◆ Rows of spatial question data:

::::

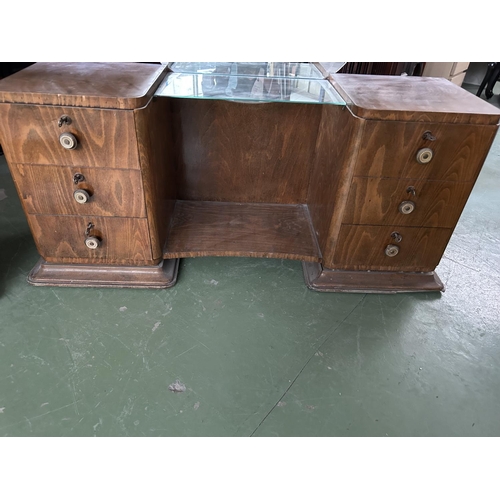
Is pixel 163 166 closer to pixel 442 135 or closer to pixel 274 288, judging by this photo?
pixel 274 288

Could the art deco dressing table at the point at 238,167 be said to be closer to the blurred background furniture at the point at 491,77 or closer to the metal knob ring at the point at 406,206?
the metal knob ring at the point at 406,206

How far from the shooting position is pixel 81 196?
1.15m

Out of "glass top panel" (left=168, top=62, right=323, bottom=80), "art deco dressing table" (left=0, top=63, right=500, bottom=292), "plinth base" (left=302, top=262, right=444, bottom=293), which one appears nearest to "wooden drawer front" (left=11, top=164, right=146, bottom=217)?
"art deco dressing table" (left=0, top=63, right=500, bottom=292)

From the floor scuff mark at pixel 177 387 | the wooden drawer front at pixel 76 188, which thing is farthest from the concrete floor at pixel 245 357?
the wooden drawer front at pixel 76 188

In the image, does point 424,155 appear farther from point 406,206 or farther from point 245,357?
point 245,357

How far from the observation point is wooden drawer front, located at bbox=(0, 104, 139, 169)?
1029 mm

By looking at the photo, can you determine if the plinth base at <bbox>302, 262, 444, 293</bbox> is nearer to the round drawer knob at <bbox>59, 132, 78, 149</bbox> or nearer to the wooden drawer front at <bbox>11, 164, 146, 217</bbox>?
the wooden drawer front at <bbox>11, 164, 146, 217</bbox>

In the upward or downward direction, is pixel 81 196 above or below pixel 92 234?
above

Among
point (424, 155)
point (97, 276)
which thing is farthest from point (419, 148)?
point (97, 276)

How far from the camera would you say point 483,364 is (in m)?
1.15

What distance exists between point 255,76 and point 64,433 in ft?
4.00

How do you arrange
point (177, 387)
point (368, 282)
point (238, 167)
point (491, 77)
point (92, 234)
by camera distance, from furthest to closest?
point (491, 77)
point (238, 167)
point (368, 282)
point (92, 234)
point (177, 387)

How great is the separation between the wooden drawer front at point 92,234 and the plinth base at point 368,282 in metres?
0.62

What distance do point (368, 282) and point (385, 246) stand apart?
15 centimetres
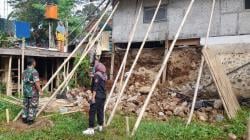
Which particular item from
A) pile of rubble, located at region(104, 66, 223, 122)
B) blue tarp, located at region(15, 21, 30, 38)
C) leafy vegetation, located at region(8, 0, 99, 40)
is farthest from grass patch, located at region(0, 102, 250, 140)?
leafy vegetation, located at region(8, 0, 99, 40)

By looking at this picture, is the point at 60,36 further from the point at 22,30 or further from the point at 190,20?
the point at 190,20

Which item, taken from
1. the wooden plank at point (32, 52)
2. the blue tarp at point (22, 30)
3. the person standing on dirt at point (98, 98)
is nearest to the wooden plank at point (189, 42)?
the wooden plank at point (32, 52)

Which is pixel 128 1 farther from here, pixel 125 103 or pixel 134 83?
pixel 125 103

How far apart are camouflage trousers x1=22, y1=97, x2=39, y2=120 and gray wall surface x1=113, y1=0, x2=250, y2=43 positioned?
6778 mm

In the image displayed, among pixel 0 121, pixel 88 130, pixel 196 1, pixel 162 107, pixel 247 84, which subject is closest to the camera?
pixel 88 130

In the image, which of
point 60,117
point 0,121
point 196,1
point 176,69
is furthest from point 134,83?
point 0,121

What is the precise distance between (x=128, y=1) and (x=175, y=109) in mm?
6326

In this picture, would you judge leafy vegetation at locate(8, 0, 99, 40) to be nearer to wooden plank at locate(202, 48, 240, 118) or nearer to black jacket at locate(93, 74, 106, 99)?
wooden plank at locate(202, 48, 240, 118)

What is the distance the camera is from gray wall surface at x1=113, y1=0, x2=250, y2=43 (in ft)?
44.3

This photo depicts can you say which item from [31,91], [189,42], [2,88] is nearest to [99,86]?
[31,91]

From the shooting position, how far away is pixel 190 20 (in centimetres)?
1449

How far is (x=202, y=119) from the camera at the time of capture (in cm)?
1064

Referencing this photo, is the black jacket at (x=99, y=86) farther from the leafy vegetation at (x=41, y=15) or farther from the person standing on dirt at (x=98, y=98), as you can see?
the leafy vegetation at (x=41, y=15)

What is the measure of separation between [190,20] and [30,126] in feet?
25.0
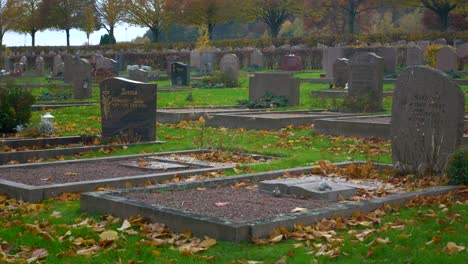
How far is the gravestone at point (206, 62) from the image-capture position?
47291mm

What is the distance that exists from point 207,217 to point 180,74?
28825mm

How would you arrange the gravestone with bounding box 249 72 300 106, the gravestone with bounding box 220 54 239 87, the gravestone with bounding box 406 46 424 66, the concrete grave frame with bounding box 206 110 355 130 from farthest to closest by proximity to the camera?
1. the gravestone with bounding box 406 46 424 66
2. the gravestone with bounding box 220 54 239 87
3. the gravestone with bounding box 249 72 300 106
4. the concrete grave frame with bounding box 206 110 355 130

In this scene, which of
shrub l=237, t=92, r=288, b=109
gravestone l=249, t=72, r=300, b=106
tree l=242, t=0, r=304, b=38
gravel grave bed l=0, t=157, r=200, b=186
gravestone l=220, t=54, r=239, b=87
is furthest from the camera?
tree l=242, t=0, r=304, b=38

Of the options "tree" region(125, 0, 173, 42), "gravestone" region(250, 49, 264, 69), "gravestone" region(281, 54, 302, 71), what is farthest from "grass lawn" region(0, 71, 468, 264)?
"tree" region(125, 0, 173, 42)

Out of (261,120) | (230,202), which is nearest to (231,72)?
(261,120)

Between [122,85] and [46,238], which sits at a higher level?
[122,85]

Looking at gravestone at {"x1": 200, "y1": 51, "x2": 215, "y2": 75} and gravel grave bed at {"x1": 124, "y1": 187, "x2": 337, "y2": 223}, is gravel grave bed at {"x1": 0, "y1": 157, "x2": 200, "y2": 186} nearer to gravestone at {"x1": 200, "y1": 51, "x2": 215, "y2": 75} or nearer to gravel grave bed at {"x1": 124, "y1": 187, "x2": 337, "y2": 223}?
gravel grave bed at {"x1": 124, "y1": 187, "x2": 337, "y2": 223}

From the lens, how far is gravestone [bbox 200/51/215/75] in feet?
155

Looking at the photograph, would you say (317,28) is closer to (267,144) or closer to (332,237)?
(267,144)

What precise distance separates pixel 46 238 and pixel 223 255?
1.94 m

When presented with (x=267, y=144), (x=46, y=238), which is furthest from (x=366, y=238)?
(x=267, y=144)

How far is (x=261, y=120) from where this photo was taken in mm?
18750

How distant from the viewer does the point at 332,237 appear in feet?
26.0

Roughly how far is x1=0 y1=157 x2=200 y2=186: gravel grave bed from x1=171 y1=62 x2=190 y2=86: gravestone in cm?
2331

::::

◆ GOAL:
Pull out the data word for word, starting at the line that contains "Out of (261,120)" and ending at the final line of the data, with both of those lines included.

◆ TASK RESPONSE:
Out of (261,120) | (230,202), which is nearest to (231,72)?
(261,120)

Between [122,85] and [46,238], which sits at a higher level?
[122,85]

Looking at gravestone at {"x1": 200, "y1": 51, "x2": 215, "y2": 75} and gravel grave bed at {"x1": 124, "y1": 187, "x2": 337, "y2": 223}, is gravel grave bed at {"x1": 0, "y1": 157, "x2": 200, "y2": 186} nearer to gravestone at {"x1": 200, "y1": 51, "x2": 215, "y2": 75} or nearer to gravel grave bed at {"x1": 124, "y1": 187, "x2": 337, "y2": 223}?
gravel grave bed at {"x1": 124, "y1": 187, "x2": 337, "y2": 223}

From the lens, how far is gravestone [bbox 200/51/215/75] in feet?
155

Looking at the photograph, would you say (317,28) is closer to (267,144) or closer to (332,237)?
(267,144)

What precise distance separates pixel 46 238 and pixel 223 255?
1.94 m

When presented with (x=267, y=144), (x=46, y=238), which is furthest from (x=366, y=238)?
(x=267, y=144)

How far is (x=261, y=120) from where this photo was taken in mm?
18750

How distant from the viewer does the point at 332,237 appear in feet?
26.0

Roughly how far is x1=0 y1=157 x2=200 y2=186: gravel grave bed from x1=171 y1=62 x2=190 y2=86: gravestone in cm?
2331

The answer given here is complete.